Dr. William K. Van Reypen graduated from New York University at age seventeen and New York University Medical College. During the Civil War, he was an assistant surgeon with the Second Regiment of New Jersey Volunteers and an assistant surgeon at the US Navy hospital in Brooklyn, NY. Dr. Van Reypen, appointed surgeon general of the Navy by presidents William McKinley and Theodore Roosevelt, retired as a senior rear admiral. From 1884, he lived in Washington, DC. He participated in several civic organizations such as the American Red Cross (president, 1904), Sons of the American Revolution, Military Order of the Loyal Legion, and, like his father, the Holland Society of New York City.
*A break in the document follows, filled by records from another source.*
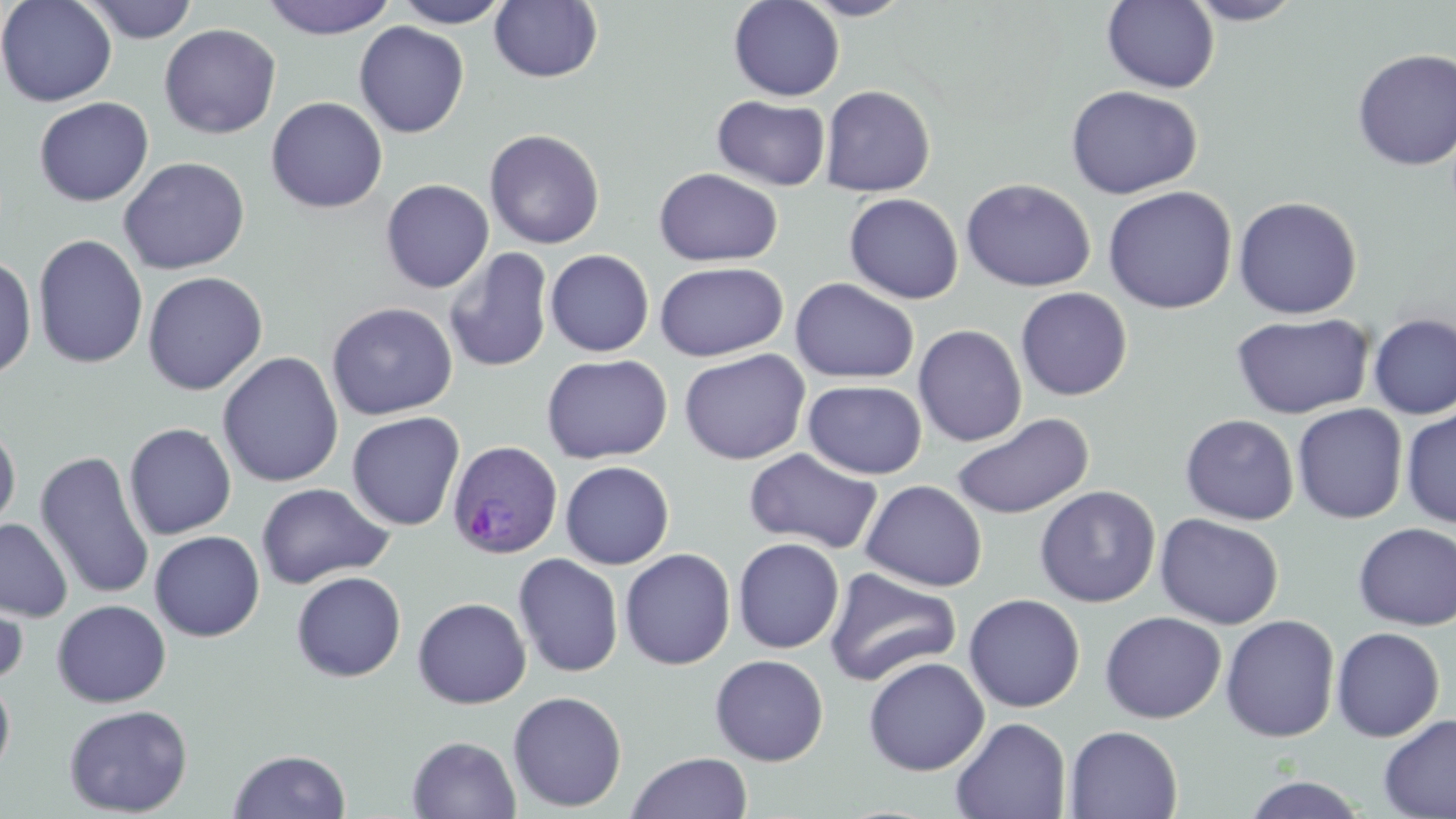

Plasmodium ovale.

image size = 1456×819 pixels
field of view = one of a larger specimen
stain = May-Grünwald-Giemsa
Plasmodium ovale-infected red blood cell locations = approximate bounding boxes as [x1, y1, x2, y2] in pixels: [447, 440, 562, 559]
preparation = thin blood smear
magnification = 1000x
modality = light microscopy
uninfected red blood cell locations = approximate bounding boxes as [x1, y1, x2, y2] in pixels: [1, 0, 118, 107], [79, 0, 200, 44], [260, 0, 398, 40], [392, 0, 513, 28], [728, 0, 845, 101], [797, 0, 916, 20], [489, 1, 603, 83], [1101, 1, 1220, 93], [1184, 1, 1305, 25], [353, 22, 470, 138], [159, 23, 281, 139], [1351, 48, 1456, 171], [820, 85, 936, 197], [1065, 85, 1202, 199], [266, 96, 388, 214], [712, 96, 830, 191], [34, 97, 154, 206], [484, 129, 605, 250], [118, 156, 250, 274], [653, 168, 784, 267], [961, 178, 1096, 292], [380, 179, 494, 294], [1102, 185, 1238, 314], [843, 193, 964, 304], [1232, 196, 1363, 319], [32, 233, 148, 370], [443, 248, 554, 373], [545, 250, 654, 357], [0, 254, 37, 383], [654, 261, 789, 362], [142, 271, 268, 395], [790, 278, 919, 384], [1015, 287, 1133, 401], [326, 302, 458, 421], [1230, 312, 1374, 419], [1368, 313, 1456, 419], [913, 324, 1027, 446], [678, 348, 811, 465], [217, 351, 344, 488], [541, 353, 673, 464], [803, 380, 927, 479], [1292, 403, 1408, 523], [1401, 407, 1456, 527], [346, 411, 465, 531], [951, 412, 1094, 519], [1180, 414, 1300, 525], [0, 420, 21, 536], [124, 422, 236, 540], [745, 448, 884, 554], [34, 449, 155, 601], [560, 461, 674, 569], [860, 479, 988, 592], [255, 482, 393, 589], [1034, 485, 1161, 608], [1155, 513, 1284, 630], [0, 517, 73, 623], [1353, 522, 1456, 631], [149, 530, 265, 642], [732, 537, 844, 654], [620, 548, 736, 670], [513, 553, 624, 677], [824, 567, 961, 687], [291, 571, 407, 682], [0, 584, 29, 688], [963, 593, 1086, 712], [412, 597, 531, 709], [52, 599, 171, 707], [1100, 611, 1226, 723], [1220, 614, 1340, 743], [1331, 626, 1445, 742], [710, 654, 829, 766], [863, 657, 989, 776], [0, 674, 16, 782], [507, 690, 628, 812], [63, 704, 193, 817], [1378, 712, 1456, 819], [950, 716, 1071, 819], [1064, 725, 1183, 818], [407, 735, 521, 819], [228, 749, 351, 818], [626, 752, 753, 819], [1239, 775, 1371, 818]Assess this cell for malaria.
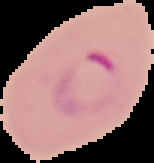
Parasitized.

{
  "image_size": "154×163 pixels",
  "preparation": "thin blood smear",
  "image_type": "segmented cell region with the area outside set to black"
}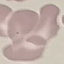

Malaria status: uninfected. Automatically extracted cell patch, resized to 64 × 64 pixels. Thin smear of blood. Giemsa stain. Acquired by smartphone through the microscope eyepiece.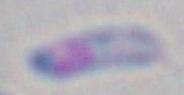

modality = micrograph
identification = Toxoplasma gondii
magnification = 1000xState which parasite is depicted.
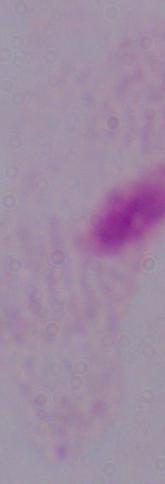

The Van Reypen homestead remained in the family until 1925 when it was sold and razed for an apartment building. Anna D. (Van Reypen) Green, the youngest daughter of Cornelius C. Van Reypen and sister of William K. Van Reypen, was the last occupant.

Van Reypen House - References


Richardson, W.H. "Treasures from a Bergen Attic." Jersey Journal 5 June 1925.
"Van Reypen Home to be Sold," Jersey Journal, June 21, 1925.
 Van Winkle, Daniel, Ed. 
History of the Municipalities of Hudson County, NJ, 1630-1923.  New York: Lewis Historical Publishing Company, Inc., 1924.